Nel non lontano 2016, infatti, Di Maio chiedeva il ritiro di Angelino Alfano per lo stesso provvedimento giudiziario che ha raggiunto, oggi, Salvini. Allo stesso tempo, quell’anno, il leader pentastellato di Pomigliano dichiarava che un sindaco indagato per abuso d’ufficio avrebbe dovuto smettere la carica e non ricandidarsi. Non sorprende, certo, la svolta garantista né del MoVimento né del suo elettorato, che tutto scorda in nome della tifoseria calcistica con la quale appoggia qualsiasi sacra scrittura provenga dal quartier generale giallo-verde. Tuttavia, il repentino cambio di faccia, ormai adoperato senza vergogna, in ugual misura per i soldi spariti, per i voucher prima combattuti, ora reintrodotti in materia di norme lavorative, fino alle indagini giudiziarie, fa calare la maschera a quello che ha sempre rifiutato l’epiteto del partito, salvo poi prenderne le sembianze nelle sue versioni peggiori. Secondo il codice etico, inoltre – e i costanti proclami da perenne campagna elettorale –, l’ultima ipotesi attuabile dal MoVimento sarebbe stata quella di un’alleanza con la vecchia politica sempre combattuta, ora difesa anche a discapito dei suoi stessi militanti.
Già, torniamo a lui, il soldato Fico… qualcuno lo salvi. Anzi, si salvi da sé. È proprio all’attuale Presidente della Camera dei Deputati a cui dobbiamo, nei mesi recenti, gli ultimi sussulti di dignità di un gruppo politico che ha venduto la propria natura al migliore offerente. Roberto Fico, anche forte del suo ruolo super partes, ha infatti preso posizioni nette e condivisibili sia in merito alla questione Acquarius di qualche settimana fa sia per ciò che ha riguardato i migranti a bordo della nave Diciotti bloccata in Sicilia, tanto da guadagnarsi la medaglia al valore di una citazione su Twitter durante uno dei videomessaggi del Ministro Salvini, che lo invitava – con toni ben poco consoni al ruolo che ricopre – a starsene al proprio posto.
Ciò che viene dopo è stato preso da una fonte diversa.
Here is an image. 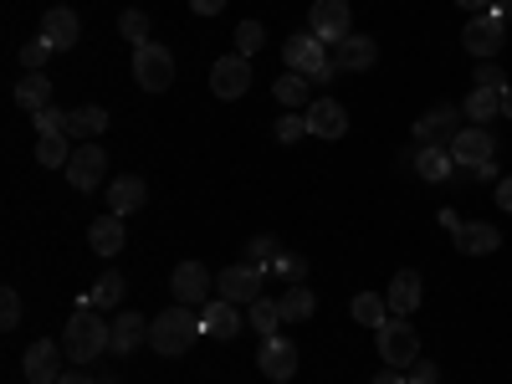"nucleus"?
Segmentation results:
<instances>
[{
  "mask_svg": "<svg viewBox=\"0 0 512 384\" xmlns=\"http://www.w3.org/2000/svg\"><path fill=\"white\" fill-rule=\"evenodd\" d=\"M405 374H410V384H441V369H436L431 359H415Z\"/></svg>",
  "mask_w": 512,
  "mask_h": 384,
  "instance_id": "c03bdc74",
  "label": "nucleus"
},
{
  "mask_svg": "<svg viewBox=\"0 0 512 384\" xmlns=\"http://www.w3.org/2000/svg\"><path fill=\"white\" fill-rule=\"evenodd\" d=\"M103 128H108V113H103L98 103L72 108V113H67V134H72V139H82V144H93V139L103 134Z\"/></svg>",
  "mask_w": 512,
  "mask_h": 384,
  "instance_id": "cd10ccee",
  "label": "nucleus"
},
{
  "mask_svg": "<svg viewBox=\"0 0 512 384\" xmlns=\"http://www.w3.org/2000/svg\"><path fill=\"white\" fill-rule=\"evenodd\" d=\"M77 31H82V26H77V16H72L67 6H52L47 16H41V36L52 41V52H72V47H77Z\"/></svg>",
  "mask_w": 512,
  "mask_h": 384,
  "instance_id": "4be33fe9",
  "label": "nucleus"
},
{
  "mask_svg": "<svg viewBox=\"0 0 512 384\" xmlns=\"http://www.w3.org/2000/svg\"><path fill=\"white\" fill-rule=\"evenodd\" d=\"M262 47H267V26H262V21H241V26H236V52H241V57H256Z\"/></svg>",
  "mask_w": 512,
  "mask_h": 384,
  "instance_id": "c9c22d12",
  "label": "nucleus"
},
{
  "mask_svg": "<svg viewBox=\"0 0 512 384\" xmlns=\"http://www.w3.org/2000/svg\"><path fill=\"white\" fill-rule=\"evenodd\" d=\"M277 308H282V323H303V318L318 313V297H313L308 282H292V287L277 297Z\"/></svg>",
  "mask_w": 512,
  "mask_h": 384,
  "instance_id": "393cba45",
  "label": "nucleus"
},
{
  "mask_svg": "<svg viewBox=\"0 0 512 384\" xmlns=\"http://www.w3.org/2000/svg\"><path fill=\"white\" fill-rule=\"evenodd\" d=\"M169 292H175V303H185V308H205L210 303V272L200 262H180L175 277H169Z\"/></svg>",
  "mask_w": 512,
  "mask_h": 384,
  "instance_id": "2eb2a0df",
  "label": "nucleus"
},
{
  "mask_svg": "<svg viewBox=\"0 0 512 384\" xmlns=\"http://www.w3.org/2000/svg\"><path fill=\"white\" fill-rule=\"evenodd\" d=\"M461 134V108H431L415 118V144H451Z\"/></svg>",
  "mask_w": 512,
  "mask_h": 384,
  "instance_id": "dca6fc26",
  "label": "nucleus"
},
{
  "mask_svg": "<svg viewBox=\"0 0 512 384\" xmlns=\"http://www.w3.org/2000/svg\"><path fill=\"white\" fill-rule=\"evenodd\" d=\"M354 16H349V0H313V11H308V31L323 41V47H338V41L349 36Z\"/></svg>",
  "mask_w": 512,
  "mask_h": 384,
  "instance_id": "0eeeda50",
  "label": "nucleus"
},
{
  "mask_svg": "<svg viewBox=\"0 0 512 384\" xmlns=\"http://www.w3.org/2000/svg\"><path fill=\"white\" fill-rule=\"evenodd\" d=\"M67 159H72V134H41L36 139V164L67 169Z\"/></svg>",
  "mask_w": 512,
  "mask_h": 384,
  "instance_id": "2f4dec72",
  "label": "nucleus"
},
{
  "mask_svg": "<svg viewBox=\"0 0 512 384\" xmlns=\"http://www.w3.org/2000/svg\"><path fill=\"white\" fill-rule=\"evenodd\" d=\"M451 236H456V251H461V256H492V251L502 246V231L487 226V221H461Z\"/></svg>",
  "mask_w": 512,
  "mask_h": 384,
  "instance_id": "aec40b11",
  "label": "nucleus"
},
{
  "mask_svg": "<svg viewBox=\"0 0 512 384\" xmlns=\"http://www.w3.org/2000/svg\"><path fill=\"white\" fill-rule=\"evenodd\" d=\"M241 308L236 303H226V297H210V303L200 308V328H205V338H236L241 333Z\"/></svg>",
  "mask_w": 512,
  "mask_h": 384,
  "instance_id": "6ab92c4d",
  "label": "nucleus"
},
{
  "mask_svg": "<svg viewBox=\"0 0 512 384\" xmlns=\"http://www.w3.org/2000/svg\"><path fill=\"white\" fill-rule=\"evenodd\" d=\"M67 180H72L77 195H93V190L108 180V154H103L98 144H77L72 159H67Z\"/></svg>",
  "mask_w": 512,
  "mask_h": 384,
  "instance_id": "423d86ee",
  "label": "nucleus"
},
{
  "mask_svg": "<svg viewBox=\"0 0 512 384\" xmlns=\"http://www.w3.org/2000/svg\"><path fill=\"white\" fill-rule=\"evenodd\" d=\"M502 41H507V26H502V16H492V11H482L477 21H466V31H461V47L472 52L477 62H492V57L502 52Z\"/></svg>",
  "mask_w": 512,
  "mask_h": 384,
  "instance_id": "1a4fd4ad",
  "label": "nucleus"
},
{
  "mask_svg": "<svg viewBox=\"0 0 512 384\" xmlns=\"http://www.w3.org/2000/svg\"><path fill=\"white\" fill-rule=\"evenodd\" d=\"M190 11H195V16H221L226 0H190Z\"/></svg>",
  "mask_w": 512,
  "mask_h": 384,
  "instance_id": "09e8293b",
  "label": "nucleus"
},
{
  "mask_svg": "<svg viewBox=\"0 0 512 384\" xmlns=\"http://www.w3.org/2000/svg\"><path fill=\"white\" fill-rule=\"evenodd\" d=\"M405 159H410V169H415L425 185H446V180L456 175V159H451L446 144H415Z\"/></svg>",
  "mask_w": 512,
  "mask_h": 384,
  "instance_id": "f8f14e48",
  "label": "nucleus"
},
{
  "mask_svg": "<svg viewBox=\"0 0 512 384\" xmlns=\"http://www.w3.org/2000/svg\"><path fill=\"white\" fill-rule=\"evenodd\" d=\"M88 241H93V251H98V256H118V251H123V241H128L123 216H103V221H93Z\"/></svg>",
  "mask_w": 512,
  "mask_h": 384,
  "instance_id": "c85d7f7f",
  "label": "nucleus"
},
{
  "mask_svg": "<svg viewBox=\"0 0 512 384\" xmlns=\"http://www.w3.org/2000/svg\"><path fill=\"white\" fill-rule=\"evenodd\" d=\"M349 313L359 318V328H384V323H390V318H395V313H390V303H384V297H379V292H359Z\"/></svg>",
  "mask_w": 512,
  "mask_h": 384,
  "instance_id": "7c9ffc66",
  "label": "nucleus"
},
{
  "mask_svg": "<svg viewBox=\"0 0 512 384\" xmlns=\"http://www.w3.org/2000/svg\"><path fill=\"white\" fill-rule=\"evenodd\" d=\"M47 57H52V41L47 36H31L26 47H21V67L26 72H41V67H47Z\"/></svg>",
  "mask_w": 512,
  "mask_h": 384,
  "instance_id": "e433bc0d",
  "label": "nucleus"
},
{
  "mask_svg": "<svg viewBox=\"0 0 512 384\" xmlns=\"http://www.w3.org/2000/svg\"><path fill=\"white\" fill-rule=\"evenodd\" d=\"M118 303H123V277H118V272L98 277V287L82 297V308H118Z\"/></svg>",
  "mask_w": 512,
  "mask_h": 384,
  "instance_id": "f704fd0d",
  "label": "nucleus"
},
{
  "mask_svg": "<svg viewBox=\"0 0 512 384\" xmlns=\"http://www.w3.org/2000/svg\"><path fill=\"white\" fill-rule=\"evenodd\" d=\"M62 349H67V359H72V364H93V359H103V354L113 349V323H108V318H98L93 308L72 313V318H67V338H62Z\"/></svg>",
  "mask_w": 512,
  "mask_h": 384,
  "instance_id": "f03ea898",
  "label": "nucleus"
},
{
  "mask_svg": "<svg viewBox=\"0 0 512 384\" xmlns=\"http://www.w3.org/2000/svg\"><path fill=\"white\" fill-rule=\"evenodd\" d=\"M456 6H466V11H492V16H502V0H456Z\"/></svg>",
  "mask_w": 512,
  "mask_h": 384,
  "instance_id": "de8ad7c7",
  "label": "nucleus"
},
{
  "mask_svg": "<svg viewBox=\"0 0 512 384\" xmlns=\"http://www.w3.org/2000/svg\"><path fill=\"white\" fill-rule=\"evenodd\" d=\"M16 103H21L26 113L52 108V77H47V72H26V77L16 82Z\"/></svg>",
  "mask_w": 512,
  "mask_h": 384,
  "instance_id": "a878e982",
  "label": "nucleus"
},
{
  "mask_svg": "<svg viewBox=\"0 0 512 384\" xmlns=\"http://www.w3.org/2000/svg\"><path fill=\"white\" fill-rule=\"evenodd\" d=\"M246 88H251V57L231 52V57H221L216 67H210V93H216V98L236 103Z\"/></svg>",
  "mask_w": 512,
  "mask_h": 384,
  "instance_id": "9b49d317",
  "label": "nucleus"
},
{
  "mask_svg": "<svg viewBox=\"0 0 512 384\" xmlns=\"http://www.w3.org/2000/svg\"><path fill=\"white\" fill-rule=\"evenodd\" d=\"M282 62H287V72H303L308 82H318V88H323L328 77H338V67L328 62V47H323L313 31L287 36V41H282Z\"/></svg>",
  "mask_w": 512,
  "mask_h": 384,
  "instance_id": "7ed1b4c3",
  "label": "nucleus"
},
{
  "mask_svg": "<svg viewBox=\"0 0 512 384\" xmlns=\"http://www.w3.org/2000/svg\"><path fill=\"white\" fill-rule=\"evenodd\" d=\"M308 134H318V139H344V134H349V113H344V103H338V98H318V103H308Z\"/></svg>",
  "mask_w": 512,
  "mask_h": 384,
  "instance_id": "a211bd4d",
  "label": "nucleus"
},
{
  "mask_svg": "<svg viewBox=\"0 0 512 384\" xmlns=\"http://www.w3.org/2000/svg\"><path fill=\"white\" fill-rule=\"evenodd\" d=\"M492 190H497V195H492V200H497V205H502V210H507V216H512V175H502V180H497V185H492Z\"/></svg>",
  "mask_w": 512,
  "mask_h": 384,
  "instance_id": "49530a36",
  "label": "nucleus"
},
{
  "mask_svg": "<svg viewBox=\"0 0 512 384\" xmlns=\"http://www.w3.org/2000/svg\"><path fill=\"white\" fill-rule=\"evenodd\" d=\"M374 344H379V359L390 364V369H410L420 359V338L405 318H390L384 328H374Z\"/></svg>",
  "mask_w": 512,
  "mask_h": 384,
  "instance_id": "20e7f679",
  "label": "nucleus"
},
{
  "mask_svg": "<svg viewBox=\"0 0 512 384\" xmlns=\"http://www.w3.org/2000/svg\"><path fill=\"white\" fill-rule=\"evenodd\" d=\"M303 134H308V113H282V118H277V139H282V144H297Z\"/></svg>",
  "mask_w": 512,
  "mask_h": 384,
  "instance_id": "58836bf2",
  "label": "nucleus"
},
{
  "mask_svg": "<svg viewBox=\"0 0 512 384\" xmlns=\"http://www.w3.org/2000/svg\"><path fill=\"white\" fill-rule=\"evenodd\" d=\"M262 267H251V262H241V267H226L221 277H216V297H226V303H236V308H251L256 297H267L262 292Z\"/></svg>",
  "mask_w": 512,
  "mask_h": 384,
  "instance_id": "6e6552de",
  "label": "nucleus"
},
{
  "mask_svg": "<svg viewBox=\"0 0 512 384\" xmlns=\"http://www.w3.org/2000/svg\"><path fill=\"white\" fill-rule=\"evenodd\" d=\"M36 134H67V113L41 108V113H36Z\"/></svg>",
  "mask_w": 512,
  "mask_h": 384,
  "instance_id": "a19ab883",
  "label": "nucleus"
},
{
  "mask_svg": "<svg viewBox=\"0 0 512 384\" xmlns=\"http://www.w3.org/2000/svg\"><path fill=\"white\" fill-rule=\"evenodd\" d=\"M246 323L262 333V338H272L277 333V323H282V308H277V297H256L251 303V313H246Z\"/></svg>",
  "mask_w": 512,
  "mask_h": 384,
  "instance_id": "72a5a7b5",
  "label": "nucleus"
},
{
  "mask_svg": "<svg viewBox=\"0 0 512 384\" xmlns=\"http://www.w3.org/2000/svg\"><path fill=\"white\" fill-rule=\"evenodd\" d=\"M144 200H149V190H144L139 175H118V180L108 185V216H134Z\"/></svg>",
  "mask_w": 512,
  "mask_h": 384,
  "instance_id": "5701e85b",
  "label": "nucleus"
},
{
  "mask_svg": "<svg viewBox=\"0 0 512 384\" xmlns=\"http://www.w3.org/2000/svg\"><path fill=\"white\" fill-rule=\"evenodd\" d=\"M328 62L338 67V72H369L374 62H379V47L369 36H359V31H349L344 41H338V47L328 52Z\"/></svg>",
  "mask_w": 512,
  "mask_h": 384,
  "instance_id": "f3484780",
  "label": "nucleus"
},
{
  "mask_svg": "<svg viewBox=\"0 0 512 384\" xmlns=\"http://www.w3.org/2000/svg\"><path fill=\"white\" fill-rule=\"evenodd\" d=\"M477 88H492V93H502V88H507V77H502V67H497V62H477Z\"/></svg>",
  "mask_w": 512,
  "mask_h": 384,
  "instance_id": "79ce46f5",
  "label": "nucleus"
},
{
  "mask_svg": "<svg viewBox=\"0 0 512 384\" xmlns=\"http://www.w3.org/2000/svg\"><path fill=\"white\" fill-rule=\"evenodd\" d=\"M149 344V318L144 313H118L113 318V354H134Z\"/></svg>",
  "mask_w": 512,
  "mask_h": 384,
  "instance_id": "b1692460",
  "label": "nucleus"
},
{
  "mask_svg": "<svg viewBox=\"0 0 512 384\" xmlns=\"http://www.w3.org/2000/svg\"><path fill=\"white\" fill-rule=\"evenodd\" d=\"M272 98H277L282 108H308V103H313V82H308L303 72H282V77L272 82Z\"/></svg>",
  "mask_w": 512,
  "mask_h": 384,
  "instance_id": "bb28decb",
  "label": "nucleus"
},
{
  "mask_svg": "<svg viewBox=\"0 0 512 384\" xmlns=\"http://www.w3.org/2000/svg\"><path fill=\"white\" fill-rule=\"evenodd\" d=\"M16 323H21V292L6 287L0 292V328H16Z\"/></svg>",
  "mask_w": 512,
  "mask_h": 384,
  "instance_id": "ea45409f",
  "label": "nucleus"
},
{
  "mask_svg": "<svg viewBox=\"0 0 512 384\" xmlns=\"http://www.w3.org/2000/svg\"><path fill=\"white\" fill-rule=\"evenodd\" d=\"M57 384H98V379H88V374H72V369H67V374H62Z\"/></svg>",
  "mask_w": 512,
  "mask_h": 384,
  "instance_id": "3c124183",
  "label": "nucleus"
},
{
  "mask_svg": "<svg viewBox=\"0 0 512 384\" xmlns=\"http://www.w3.org/2000/svg\"><path fill=\"white\" fill-rule=\"evenodd\" d=\"M62 344H57V338H36V344L26 349V379L31 384H57L67 369H62Z\"/></svg>",
  "mask_w": 512,
  "mask_h": 384,
  "instance_id": "4468645a",
  "label": "nucleus"
},
{
  "mask_svg": "<svg viewBox=\"0 0 512 384\" xmlns=\"http://www.w3.org/2000/svg\"><path fill=\"white\" fill-rule=\"evenodd\" d=\"M461 113L472 118V123H482V128H487V123L502 113V93H492V88H472V98L461 103Z\"/></svg>",
  "mask_w": 512,
  "mask_h": 384,
  "instance_id": "473e14b6",
  "label": "nucleus"
},
{
  "mask_svg": "<svg viewBox=\"0 0 512 384\" xmlns=\"http://www.w3.org/2000/svg\"><path fill=\"white\" fill-rule=\"evenodd\" d=\"M502 118H512V82L502 88Z\"/></svg>",
  "mask_w": 512,
  "mask_h": 384,
  "instance_id": "603ef678",
  "label": "nucleus"
},
{
  "mask_svg": "<svg viewBox=\"0 0 512 384\" xmlns=\"http://www.w3.org/2000/svg\"><path fill=\"white\" fill-rule=\"evenodd\" d=\"M282 256H287V251L277 246V236H251V241H246V262H251V267H262L267 277H277Z\"/></svg>",
  "mask_w": 512,
  "mask_h": 384,
  "instance_id": "c756f323",
  "label": "nucleus"
},
{
  "mask_svg": "<svg viewBox=\"0 0 512 384\" xmlns=\"http://www.w3.org/2000/svg\"><path fill=\"white\" fill-rule=\"evenodd\" d=\"M134 77L144 93H164L169 82H175V52L159 47V41H144V47H134Z\"/></svg>",
  "mask_w": 512,
  "mask_h": 384,
  "instance_id": "39448f33",
  "label": "nucleus"
},
{
  "mask_svg": "<svg viewBox=\"0 0 512 384\" xmlns=\"http://www.w3.org/2000/svg\"><path fill=\"white\" fill-rule=\"evenodd\" d=\"M472 180H482V185H497L502 180V169H497V159H487V164H477V169H466Z\"/></svg>",
  "mask_w": 512,
  "mask_h": 384,
  "instance_id": "a18cd8bd",
  "label": "nucleus"
},
{
  "mask_svg": "<svg viewBox=\"0 0 512 384\" xmlns=\"http://www.w3.org/2000/svg\"><path fill=\"white\" fill-rule=\"evenodd\" d=\"M451 149V159H456V169H477V164H487V159H497V139L487 134L482 123H466L461 134L446 144Z\"/></svg>",
  "mask_w": 512,
  "mask_h": 384,
  "instance_id": "9d476101",
  "label": "nucleus"
},
{
  "mask_svg": "<svg viewBox=\"0 0 512 384\" xmlns=\"http://www.w3.org/2000/svg\"><path fill=\"white\" fill-rule=\"evenodd\" d=\"M200 333H205V328H200V313L185 308V303H175L169 313H154V323H149V349L164 354V359H180V354L195 349Z\"/></svg>",
  "mask_w": 512,
  "mask_h": 384,
  "instance_id": "f257e3e1",
  "label": "nucleus"
},
{
  "mask_svg": "<svg viewBox=\"0 0 512 384\" xmlns=\"http://www.w3.org/2000/svg\"><path fill=\"white\" fill-rule=\"evenodd\" d=\"M277 277H287V282H303L308 277V256H282V267H277Z\"/></svg>",
  "mask_w": 512,
  "mask_h": 384,
  "instance_id": "37998d69",
  "label": "nucleus"
},
{
  "mask_svg": "<svg viewBox=\"0 0 512 384\" xmlns=\"http://www.w3.org/2000/svg\"><path fill=\"white\" fill-rule=\"evenodd\" d=\"M256 369H262L272 384H287L292 374H297V344L292 338H262V354H256Z\"/></svg>",
  "mask_w": 512,
  "mask_h": 384,
  "instance_id": "ddd939ff",
  "label": "nucleus"
},
{
  "mask_svg": "<svg viewBox=\"0 0 512 384\" xmlns=\"http://www.w3.org/2000/svg\"><path fill=\"white\" fill-rule=\"evenodd\" d=\"M384 303H390L395 318H410V313L420 308V272L400 267V272L390 277V292H384Z\"/></svg>",
  "mask_w": 512,
  "mask_h": 384,
  "instance_id": "412c9836",
  "label": "nucleus"
},
{
  "mask_svg": "<svg viewBox=\"0 0 512 384\" xmlns=\"http://www.w3.org/2000/svg\"><path fill=\"white\" fill-rule=\"evenodd\" d=\"M369 384H410V374H405V369H379Z\"/></svg>",
  "mask_w": 512,
  "mask_h": 384,
  "instance_id": "8fccbe9b",
  "label": "nucleus"
},
{
  "mask_svg": "<svg viewBox=\"0 0 512 384\" xmlns=\"http://www.w3.org/2000/svg\"><path fill=\"white\" fill-rule=\"evenodd\" d=\"M118 31L134 41V47H144V41H149V16H144V11H123V16H118Z\"/></svg>",
  "mask_w": 512,
  "mask_h": 384,
  "instance_id": "4c0bfd02",
  "label": "nucleus"
}]
</instances>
Si salvi, dunque, soldato Fico! Restare nel MoVimento che Le ha girato le spalle in nome di un’alleanza con un partito razzista, che fa dell’odio la sua unica propaganda, non fa onore a chi, come Lei, tenta di esprimere la propria opinione in quello che – almeno fino a che la Costituzione avrà un qualche valore – resta un Paese democratico e antifascista. Prendersi la responsabilità di vestire i panni della terza carica dello Stato italiano senza il peso del vessillo pentastellato a condizionarne azione e pensiero sarebbe, sì, rivoluzionario e lontano dal vecchio fare. Un’occasione da non perdere, un’occasione per dire no a un codice etico che del significato della straordinaria parola di cui si forgia non conserva più nulla.